GIVEN PASSAGE —

Table fellowship
Imagine your parents inviting you to join your family for Thanksgiving dinner. Your father begins by reminding the family of the many things we should be thankful for. Then, as he carves the turkey, he tells us that we’ll desecrate the meal if we talk, laugh, or sing during it. We must sit silently and either read, pray, or meditate. Well, we’d commit our dad to the asylum, right? That kind of behavior completely misses the point of a family meal!
You see, we’ve let Grecian, Gnostic thought slip into our communions so that only “spiritual” activities are permitted. Indeed, even a cappella singing is too enjoyable for the Lord’s Supper. It’s too holy for that!
Unity in truth
Obviously, the event has to be about remembering Jesus, and it should be about building the unity that it symbolizes. After all, sitting next to stranger, eating a crumb, sipping a sip, and pensively reading the scriptures does not bring me any closer to the person sitting next to me. It may bring me closer to God — but God didn’t ask us to assemble so that we could do what we could do at home. He didn’t say, “Gather so you can pray in closets”! He called us together so we could be together.
(1 Cor 11:29) For anyone who eats and drinks without recognizing the body of the Lord eats and drinks judgment on himself.
This is not a passage for or against transubstantiation. Nor is it about intensely meditating on the crucifixion. Rather, in the immediate context, Paul uses “body” to refer to the congregation —
(1 Cor 10:17) Because there is one loaf, we, who are many, are one body, for we all partake of the one loaf.
(1 Cor 12:12) The body is a unit, though it is made up of many parts; and though all its parts are many, they form one body. So it is with Christ.
There are, of course, plenty of nearby verses that use “body” to refer the physical body of Christ — but I doubt that Paul would have seen it as one or the other. We are his earthly body now. When we were baptized, we were crucified with him (Rom 6) and resurrected with him. We are in and help constitute his body.
If you were to read 1 Cor 12:12, quoted above, by itself, you’d think that “So it is with Christ” means he’s about to talk about the physical body of Christ. But he’s actually referring to the congregation as “Christ.” We could spend quite a few posts on the question, but to Paul, the church is the body of Christ in a way that goes well beyond mere metaphor.
Therefore, communion is a congregational event. Those people who take it alone at home to avoid polluting themselves by meeting with a church that has the wrong pattern — well, it’s unlikely their pattern is more wrong than a communion apart from the body — a contradiction in terms.
Community is both horizontal and vertical, and neither element is merely symbolic, because symbolic love isn’t love. Rather, communion is designed to draw us closer to each other as we draw closer to God.
And if Jesus is part of God, and if the church is the body of Christ, the path to God is found within the fellowship of the saints — not our legal status as members, but our love felt and expressed. You see, to be like God is to take action on account of your love. And if we don’t love each other enough to eat together, well, we just don’t each other very much at all.

DATA SECTION —
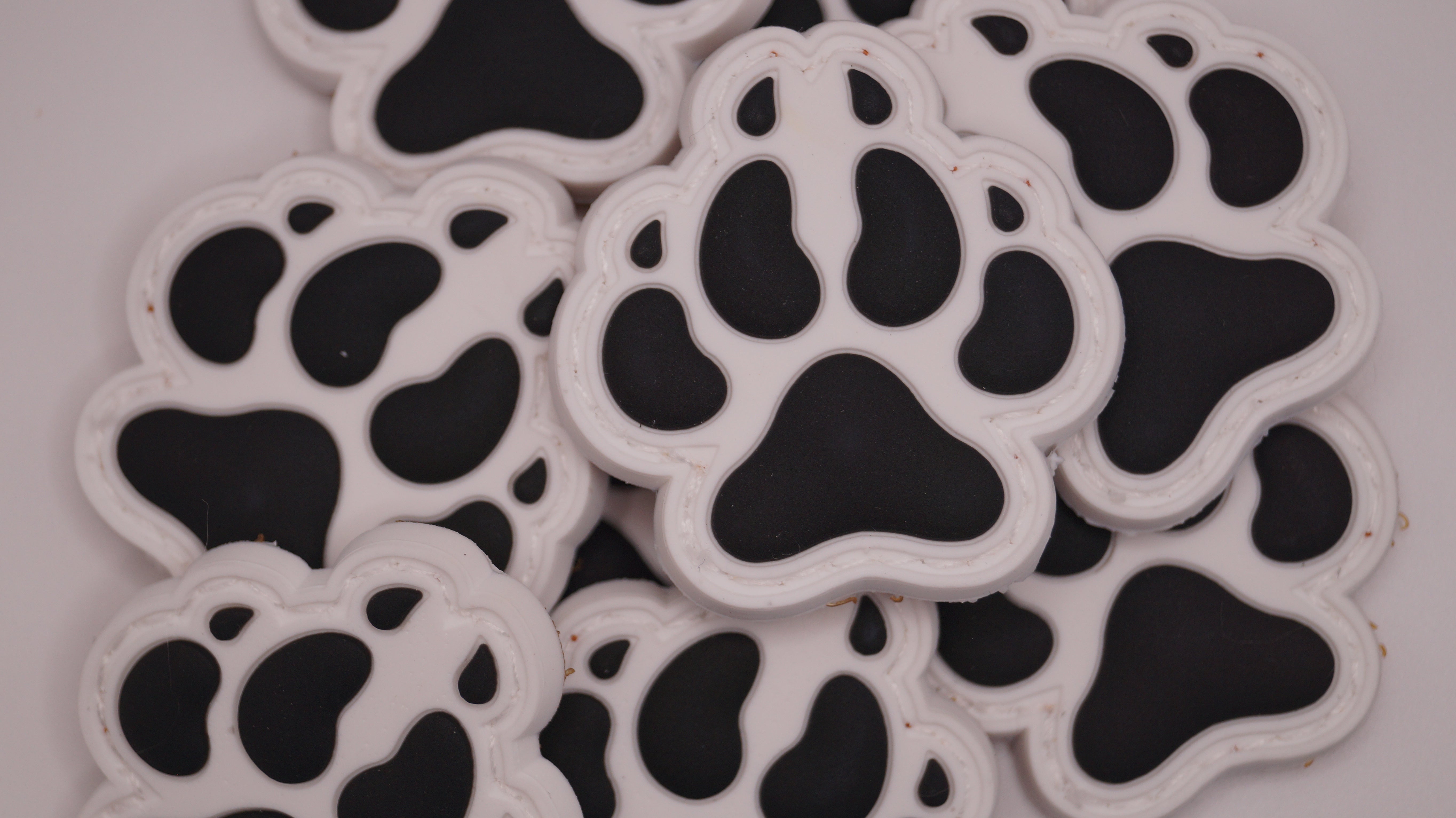 DogPaw 3D Rubberpatch Black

WORK INSTRUCTIONS —
A) Answer these about the text on communion:
(i) In the imagined Thanksgiving dinner, what three things must the family choose among while sitting silently?
(ii) What kind of singing does the text call too enjoyable for the Lord's Supper?
(iii) To what does Paul use "body" to refer in the immediate context of 1 Cor 11:29?
B) Copy the part of the text on communion starting at "(1 Cor 11:29)" and ending at "constitute his body.".
C) Which scripture references does the text on communion cite? Give each one once.

ANSWERS FOR THE EXERCISE —
A)
(i) Read, pray, or meditate.
(ii) A cappella singing.
(iii) The congregation.

B)
(1 Cor 11:29) For anyone who eats and drinks without recognizing the body of the Lord eats and drinks judgment on himself.
This is not a passage for or against transubstantiation. Nor is it about intensely meditating on the crucifixion. Rather, in the immediate context, Paul uses “body” to refer to the congregation —
(1 Cor 10:17) Because there is one loaf, we, who are many, are one body, for we all partake of the one loaf.
(1 Cor 12:12) The body is a unit, though it is made up of many parts; and though all its parts are many, they form one body. So it is with Christ.
There are, of course, plenty of nearby verses that use “body” to refer the physical body of Christ — but I doubt that Paul would have seen it as one or the other. We are his earthly body now. When we were baptized, we were crucified with him (Rom 6) and resurrected with him. We are in and help constitute his body.

C)
1 Cor 11:29
1 Cor 10:17
1 Cor 12:12
Rom 6